1
votes

I'm having issue with predicting cluster labeling for a test data, based on a dbscan clustering model on the training data. I used gower distance matrix when creating the model:

> gowerdist_train <- daisy(analdata_train,
                   metric = "gower",
                   stand = FALSE,
                   type = list(asymm = c(5,6)))

Using this gowerdist matrix, the dbscan clustering model created was:

> sb <- dbscan(gowerdist_train, eps = .23, minPts = 50)

Then I try to use predict to label a test dataset using the above dbscan object:

> predict(sb, newdata = analdata_test, data = analdata_train)

But I receive the following error:

Error in frNN(rbind(data, newdata), eps = object$eps, sort = TRUE, ...) : x has to be a numeric matrix

I can take a guess on where this error might be coming from, which is probably due to the absence of the gower distance matrix that hasn't been created for the test data. My question is, should I create a gower distance matrix for all data (datanal_train + datanal_test) separately and feed it into predict? how else would the algorithm know what the distance of test data from the train data is, in order to label?

In that case, would the newdata parameter be the new gower distance matrix that contains ALL (train + test) data? and the data parameter in predict would be the training distance matrix, gowerdist_train?

What I am not quite sure about is how would the predict algorithm distinguish between the test and train data set in the newly created gowerdist_all matrix?

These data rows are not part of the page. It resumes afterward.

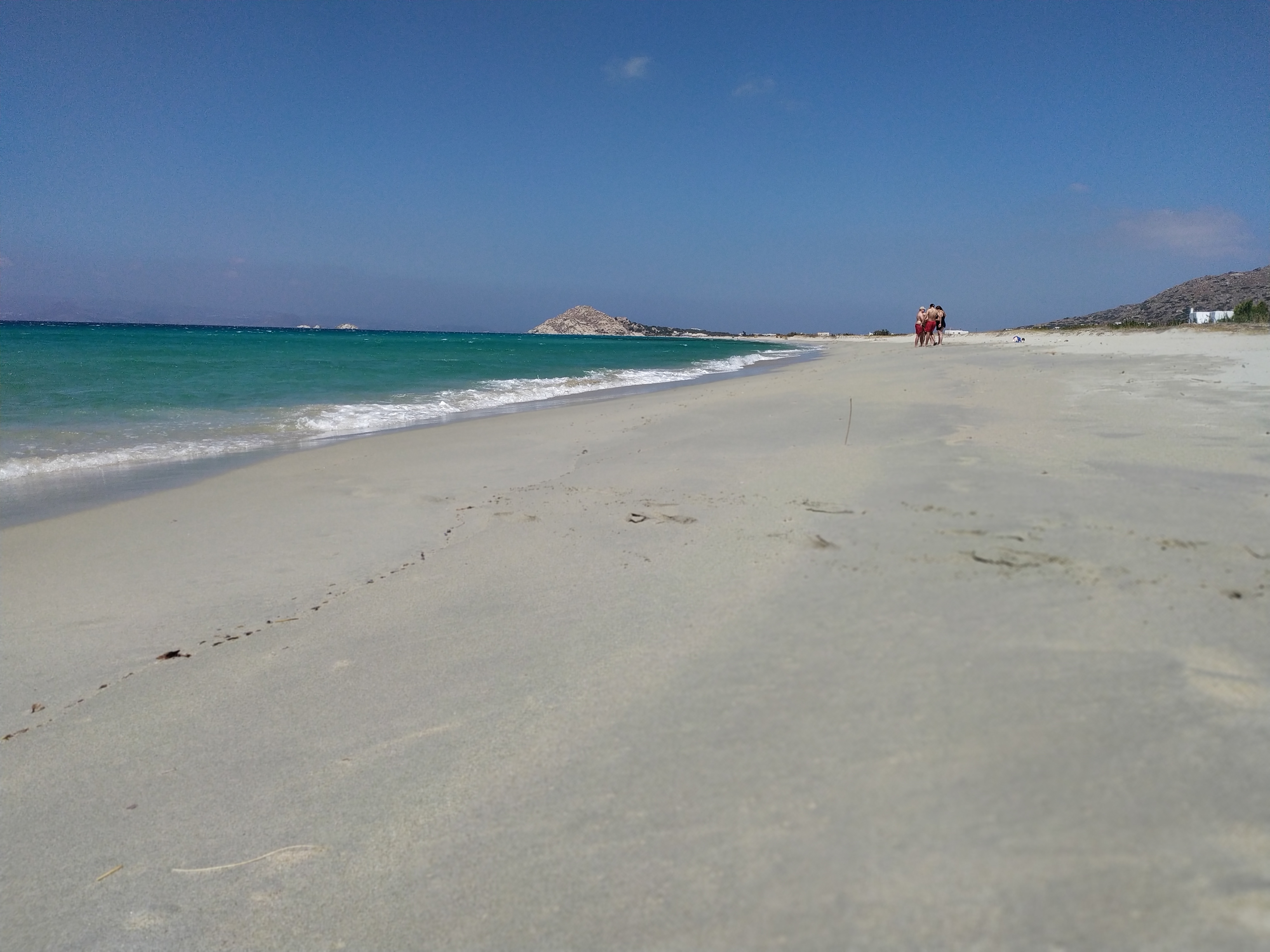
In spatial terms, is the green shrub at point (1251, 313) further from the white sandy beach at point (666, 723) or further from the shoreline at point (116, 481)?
the shoreline at point (116, 481)

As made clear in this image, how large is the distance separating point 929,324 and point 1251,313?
1157 cm

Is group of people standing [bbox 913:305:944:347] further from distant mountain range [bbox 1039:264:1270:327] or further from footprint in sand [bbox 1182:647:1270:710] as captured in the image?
footprint in sand [bbox 1182:647:1270:710]

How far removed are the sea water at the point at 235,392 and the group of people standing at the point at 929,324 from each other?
573 centimetres

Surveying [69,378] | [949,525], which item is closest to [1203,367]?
[949,525]

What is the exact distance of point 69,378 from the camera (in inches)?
603

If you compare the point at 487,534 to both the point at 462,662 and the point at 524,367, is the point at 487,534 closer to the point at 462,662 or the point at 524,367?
the point at 462,662

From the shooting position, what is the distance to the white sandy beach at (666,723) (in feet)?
4.91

The two matrices (new gowerdist for all data and the gowerdist_train) would obviously not have the same dimensions. Also, it doesn't make sense to me to create a gower distance matrix only for test data because distances must be relative to the test data, not the test data itself.


Edit:

I tried using gower distance matrix for all data (train + test) as my new data and received an error when fed to predict:

> gowerdist_all <- daisy(rbind(analdata_train, analdata_test),
                         metric = "gower",
                         stand = FALSE,
                         type = list(asymm = c(5,6)))
> test_sb_label <- predict(sb, newdata = gowerdist_all, data = gowerdist_train)

ERROR: Error in 1:nrow(data) : argument of length 0 In addition: Warning message: In rbind(data, newdata) : number of columns of result is not a multiple of vector length (arg 1)

So, my suggested solution doesn't work.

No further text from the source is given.